Gene Elden Likens (born January 6, 1935) is an American ecologist and a leading pioneer in the study of acid rain.
Likens got his B.S. at Manchester College (North Manchester, Indiana) in 1957, and his M.S. (1959) and Ph.D. (1962) at the University of Wisconsin–Madison. He joined the faculty of Dartmouth College in 1961. He was co-founder in 1963 of a group with F. Herbert Bormann, Robert S. Pierce and Noye M. Johnson working on the Hubbard Brook Ecosystem Study at the Hubbard Brook Experimental Forest in the White Mountains of New Hampshire.[1] The study immediately found that the rain was abnormally acidic, and the group made one of the first scientific studies linking acid rain to air pollution such as sulphur dioxide. The group also devised a range of highly influential long-term experiments on the ecosystem scale.
In 1969, Likens joined the faculty of Cornell University. In January 1983 he was named Cornell University’s Charles A. Alexander Professor of Biological Sciences. While at Cornell University, he served as Chairman of the Section of Ecology and Systematics.[2] Currently he is an Adjunct Professor in Cornell's graduate field of Ecology and Evolutionary Biology[3]
Likens was elected to the United States National Academy of Sciences in 1981. In 1983 he founded the Institute of Ecosystem Studies (IES) in Millbrook, New York as part of the New York Botanical Garden. The IES became independent in 1993 with Likens as director and president. In 2007 Likens stepped down as director of the IES and returned to full-time research.
Likens was also elected as foreign member of the Royal Swedish Academy of Sciences in 1988, the Royal Danish Academy of Sciences and Letters in 1994 and the Austrian Academy of Sciences in 2000. He was awarded the U.S. National Medal of Science in 2001.

Stored data
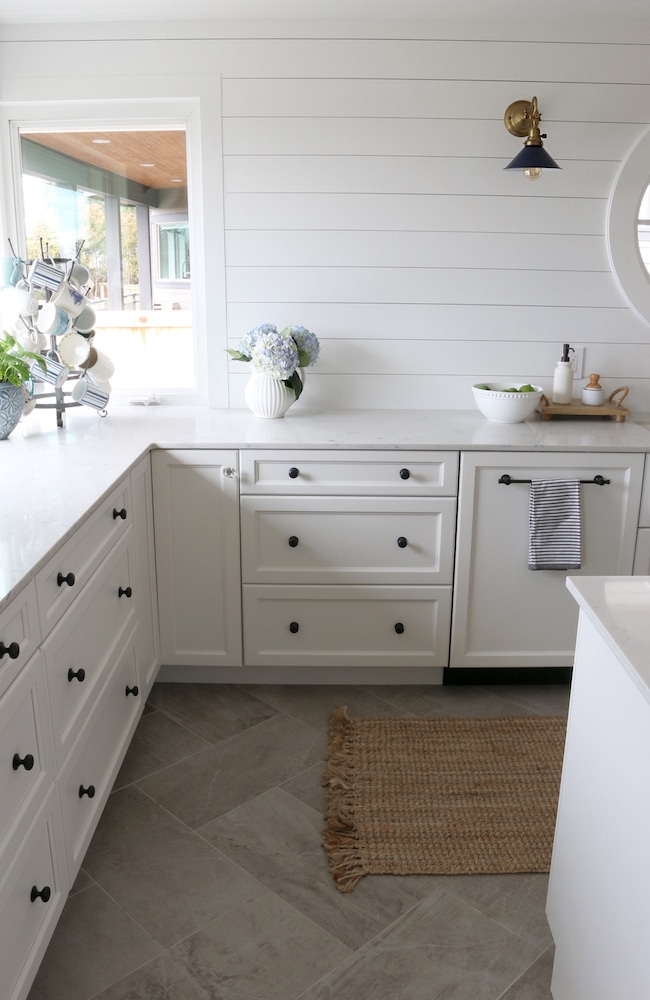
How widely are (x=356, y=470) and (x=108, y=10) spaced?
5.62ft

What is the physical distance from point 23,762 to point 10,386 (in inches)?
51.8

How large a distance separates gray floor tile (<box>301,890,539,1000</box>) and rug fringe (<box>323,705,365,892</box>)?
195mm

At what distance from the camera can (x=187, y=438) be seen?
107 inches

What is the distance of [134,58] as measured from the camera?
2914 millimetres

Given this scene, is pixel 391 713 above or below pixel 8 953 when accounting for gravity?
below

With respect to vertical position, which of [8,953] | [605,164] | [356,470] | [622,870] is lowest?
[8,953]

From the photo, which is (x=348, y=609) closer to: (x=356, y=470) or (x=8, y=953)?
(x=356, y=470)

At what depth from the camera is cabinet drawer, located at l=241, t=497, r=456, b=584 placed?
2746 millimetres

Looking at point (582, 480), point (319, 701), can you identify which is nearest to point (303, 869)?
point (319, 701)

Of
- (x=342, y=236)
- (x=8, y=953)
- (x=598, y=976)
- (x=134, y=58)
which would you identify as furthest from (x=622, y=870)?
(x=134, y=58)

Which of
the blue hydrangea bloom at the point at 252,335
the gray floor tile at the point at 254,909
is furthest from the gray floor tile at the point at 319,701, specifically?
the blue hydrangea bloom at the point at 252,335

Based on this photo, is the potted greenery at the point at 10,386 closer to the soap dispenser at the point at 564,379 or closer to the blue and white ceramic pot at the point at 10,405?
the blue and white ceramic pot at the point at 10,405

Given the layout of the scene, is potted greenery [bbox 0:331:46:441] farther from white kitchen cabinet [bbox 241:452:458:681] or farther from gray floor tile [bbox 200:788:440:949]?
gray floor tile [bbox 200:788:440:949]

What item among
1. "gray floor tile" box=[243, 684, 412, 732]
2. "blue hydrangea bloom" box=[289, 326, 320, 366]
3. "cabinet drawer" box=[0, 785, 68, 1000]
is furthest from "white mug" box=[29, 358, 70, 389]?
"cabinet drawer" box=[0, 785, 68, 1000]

==

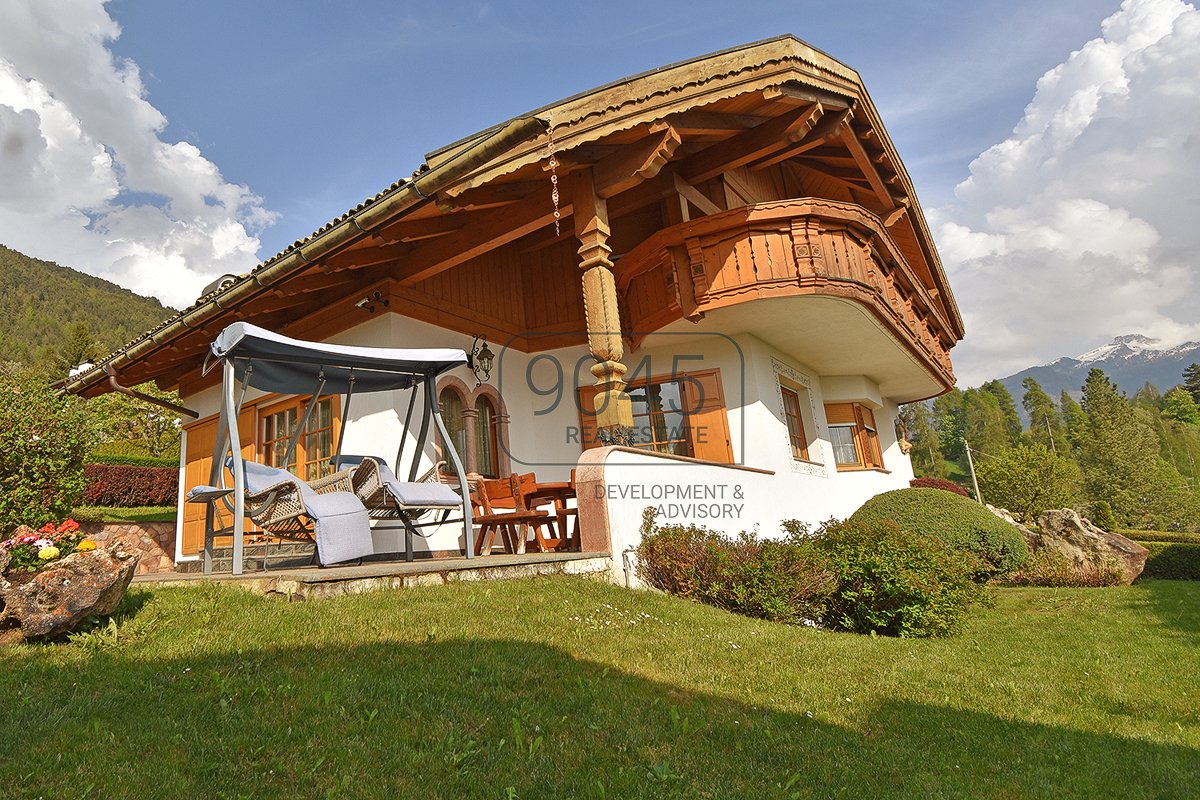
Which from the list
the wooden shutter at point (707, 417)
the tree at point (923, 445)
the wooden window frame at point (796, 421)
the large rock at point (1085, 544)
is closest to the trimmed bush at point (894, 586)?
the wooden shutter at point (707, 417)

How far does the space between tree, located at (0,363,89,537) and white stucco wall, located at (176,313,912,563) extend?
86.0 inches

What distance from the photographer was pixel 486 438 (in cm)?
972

==

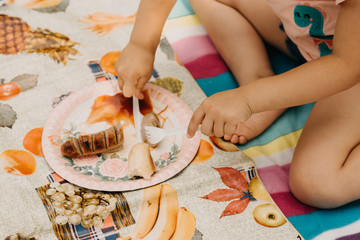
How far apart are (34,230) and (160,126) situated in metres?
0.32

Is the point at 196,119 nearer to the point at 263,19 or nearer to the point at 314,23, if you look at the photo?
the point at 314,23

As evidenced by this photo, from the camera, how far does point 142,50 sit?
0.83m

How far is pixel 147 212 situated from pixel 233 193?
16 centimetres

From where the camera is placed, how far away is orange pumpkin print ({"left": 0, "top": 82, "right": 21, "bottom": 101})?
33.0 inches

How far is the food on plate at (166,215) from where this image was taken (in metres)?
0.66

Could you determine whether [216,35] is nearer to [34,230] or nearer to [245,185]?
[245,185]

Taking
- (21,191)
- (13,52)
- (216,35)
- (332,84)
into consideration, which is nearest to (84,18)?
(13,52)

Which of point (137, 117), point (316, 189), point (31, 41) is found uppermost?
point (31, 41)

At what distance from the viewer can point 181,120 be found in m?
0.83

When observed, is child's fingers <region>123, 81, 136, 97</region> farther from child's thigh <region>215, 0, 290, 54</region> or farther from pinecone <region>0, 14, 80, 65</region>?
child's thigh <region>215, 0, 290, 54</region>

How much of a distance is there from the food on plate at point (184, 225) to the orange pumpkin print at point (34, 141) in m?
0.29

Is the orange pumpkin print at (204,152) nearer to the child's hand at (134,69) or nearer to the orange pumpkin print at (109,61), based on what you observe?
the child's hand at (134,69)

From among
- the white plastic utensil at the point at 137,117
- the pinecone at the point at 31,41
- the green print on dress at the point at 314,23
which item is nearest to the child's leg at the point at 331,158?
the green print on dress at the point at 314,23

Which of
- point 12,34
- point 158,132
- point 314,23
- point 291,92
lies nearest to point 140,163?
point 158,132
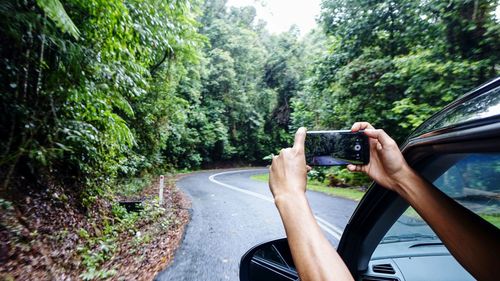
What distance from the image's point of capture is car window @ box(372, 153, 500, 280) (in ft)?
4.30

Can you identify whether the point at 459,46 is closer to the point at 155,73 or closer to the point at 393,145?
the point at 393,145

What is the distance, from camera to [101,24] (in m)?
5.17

→ Questions on the material
#1 According to the text on Gene Likens, in what year did he join the faculty of Cornell University?
#2 Extract the passage of the text on Gene Likens starting with "In 1969, Likens" and going on through "to full-time research.".
This data has nothing to do with the text on Gene Likens.

→ Responses
#1 1969

#2
In 1969, Likens joined the faculty of Cornell University. In January 1983 he was named Cornell University’s Charles A. Alexander Professor of Biological Sciences. While at Cornell University, he served as Chairman of the Section of Ecology and Systematics.[2] Currently he is an Adjunct Professor in Cornell's graduate field of Ecology and Evolutionary Biology[3]
Likens was elected to the United States National Academy of Sciences in 1981. In 1983 he founded the Institute of Ecosystem Studies (IES) in Millbrook, New York as part of the New York Botanical Garden. The IES became independent in 1993 with Likens as director and president. In 2007 Likens stepped down as director of the IES and returned to full-time research.